Remember that Autumn,
we drove up to Campbell River,
like teenagers, skipping out of class –
a cackle of women, spiritually forming?

Felt as if we had bided our time, willing
this union to occur – high on anticipation,
giddy that our routine femininity had
been strewn across the barricades
of our socially contrived existence.

We were like lesbian lovers, unafraid
to explore our crevices, our souls
hungering for release…

We were researchers, reinventing masks
adopted in formative years, stretching
our capacity to believe…

awakened by the crones amongst us,
sisters united, standing in the the flood
of our collective herstory, shedding
the padding of our religious upbringing,
teetering on the brink of a lost divinity.

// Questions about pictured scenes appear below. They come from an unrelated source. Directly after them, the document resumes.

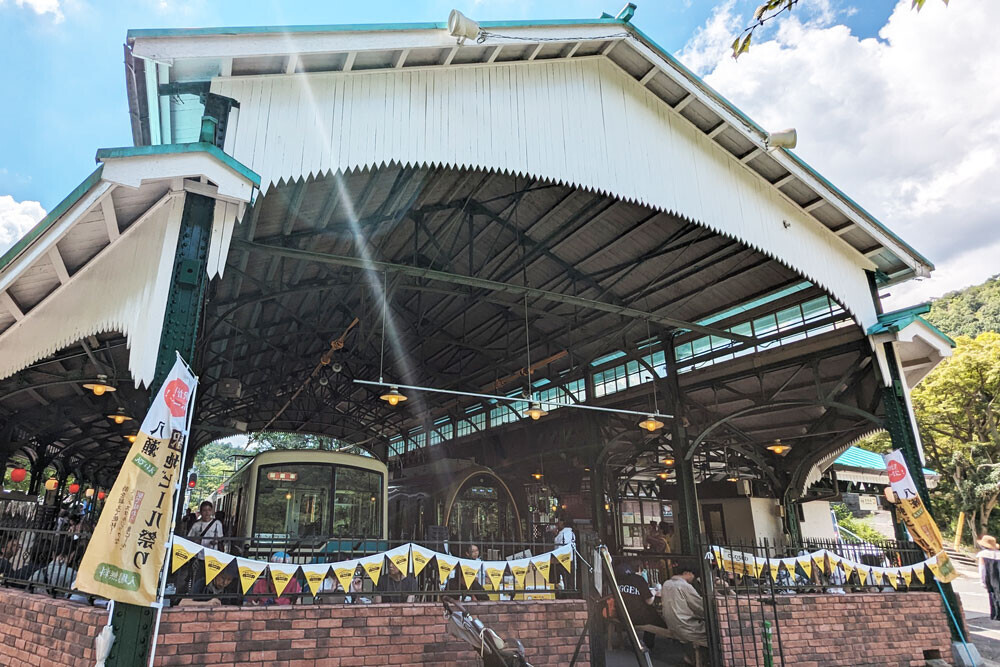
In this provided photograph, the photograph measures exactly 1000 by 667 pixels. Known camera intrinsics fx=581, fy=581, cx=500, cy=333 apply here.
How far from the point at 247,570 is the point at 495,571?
280 cm

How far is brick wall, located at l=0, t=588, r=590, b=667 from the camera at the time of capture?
5.14m

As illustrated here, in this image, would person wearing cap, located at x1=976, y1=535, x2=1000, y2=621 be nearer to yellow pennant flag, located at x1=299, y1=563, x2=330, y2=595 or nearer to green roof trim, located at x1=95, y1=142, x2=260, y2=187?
yellow pennant flag, located at x1=299, y1=563, x2=330, y2=595

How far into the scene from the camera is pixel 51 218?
5031mm

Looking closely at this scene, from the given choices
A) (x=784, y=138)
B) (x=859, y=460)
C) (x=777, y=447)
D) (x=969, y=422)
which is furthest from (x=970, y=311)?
(x=784, y=138)

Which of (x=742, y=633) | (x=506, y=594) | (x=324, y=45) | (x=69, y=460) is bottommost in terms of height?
(x=742, y=633)

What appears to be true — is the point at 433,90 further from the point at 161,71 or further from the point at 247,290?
the point at 247,290

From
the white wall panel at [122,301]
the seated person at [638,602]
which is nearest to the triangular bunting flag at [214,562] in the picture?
the white wall panel at [122,301]

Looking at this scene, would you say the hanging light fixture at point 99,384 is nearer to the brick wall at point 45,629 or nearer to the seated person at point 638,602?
the brick wall at point 45,629

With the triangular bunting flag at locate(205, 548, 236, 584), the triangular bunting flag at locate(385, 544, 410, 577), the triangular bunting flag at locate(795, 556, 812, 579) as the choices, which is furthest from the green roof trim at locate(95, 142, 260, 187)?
the triangular bunting flag at locate(795, 556, 812, 579)

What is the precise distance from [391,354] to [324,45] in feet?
40.3

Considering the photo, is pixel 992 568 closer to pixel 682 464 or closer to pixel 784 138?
pixel 682 464

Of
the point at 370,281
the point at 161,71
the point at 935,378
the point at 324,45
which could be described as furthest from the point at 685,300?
the point at 935,378

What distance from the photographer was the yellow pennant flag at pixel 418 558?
258 inches

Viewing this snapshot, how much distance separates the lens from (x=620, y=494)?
22.2 m
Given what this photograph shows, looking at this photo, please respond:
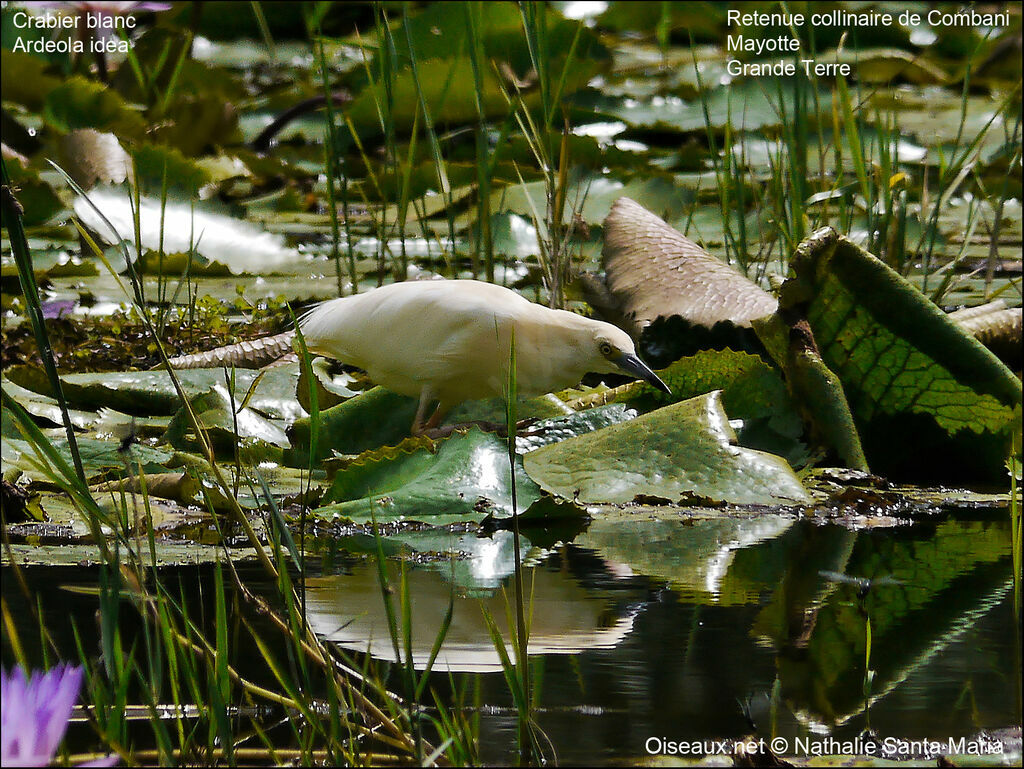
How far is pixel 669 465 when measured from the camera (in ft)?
6.50

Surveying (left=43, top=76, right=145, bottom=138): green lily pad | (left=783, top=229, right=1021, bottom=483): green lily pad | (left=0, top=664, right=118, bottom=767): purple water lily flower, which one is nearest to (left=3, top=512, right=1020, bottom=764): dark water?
(left=783, top=229, right=1021, bottom=483): green lily pad

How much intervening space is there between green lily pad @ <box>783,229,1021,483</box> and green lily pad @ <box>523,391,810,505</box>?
25cm

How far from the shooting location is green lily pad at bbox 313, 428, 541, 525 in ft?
6.06

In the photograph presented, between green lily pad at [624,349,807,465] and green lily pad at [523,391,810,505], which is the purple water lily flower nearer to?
green lily pad at [523,391,810,505]

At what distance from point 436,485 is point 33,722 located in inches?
50.5

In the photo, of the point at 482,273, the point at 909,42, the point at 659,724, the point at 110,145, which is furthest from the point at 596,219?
the point at 909,42

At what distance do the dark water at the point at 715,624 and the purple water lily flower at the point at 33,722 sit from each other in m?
0.37

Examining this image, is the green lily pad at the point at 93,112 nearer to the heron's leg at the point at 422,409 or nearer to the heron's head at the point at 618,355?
the heron's leg at the point at 422,409

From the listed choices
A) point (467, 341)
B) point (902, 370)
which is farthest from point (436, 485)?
point (902, 370)

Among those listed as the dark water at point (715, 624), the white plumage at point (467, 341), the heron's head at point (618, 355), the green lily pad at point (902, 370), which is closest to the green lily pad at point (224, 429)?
the white plumage at point (467, 341)

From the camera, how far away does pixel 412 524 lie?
1.87 m

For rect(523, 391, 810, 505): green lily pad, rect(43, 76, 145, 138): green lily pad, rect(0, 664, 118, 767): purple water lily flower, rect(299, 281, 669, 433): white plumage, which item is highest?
rect(43, 76, 145, 138): green lily pad

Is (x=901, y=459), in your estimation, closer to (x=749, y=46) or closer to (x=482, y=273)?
(x=482, y=273)

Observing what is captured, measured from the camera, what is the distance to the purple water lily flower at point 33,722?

Weavers, once paralyzed by the guck
of patriarchal dictates, fear of ascension
retreating, we broke free, immersed in
Goddess splendour, felt the ecstasy
of true abandonment, were wild women
unrestrained, catalysts for change.

How is it that the passion faded so abruptly –
that motherhood and responsibility, and
the rigours of competing in daily life stripped
away the afterglow, smacked me back into
this rigid self-definition, prayerful, thankful,
yet lacking the empowerment of the island?

Have I stored her somewhere; is there even
a space within me capable of housing such
expansiveness, open to wading once again
in the waters of a lunar deity, wiling to sacrifice
superficiality for the compassionate mystery
of the Black Madonna haunting my memory?

( Black Madonna first appeared here in November of 2016.  I resubmit her (edited)  Art mine)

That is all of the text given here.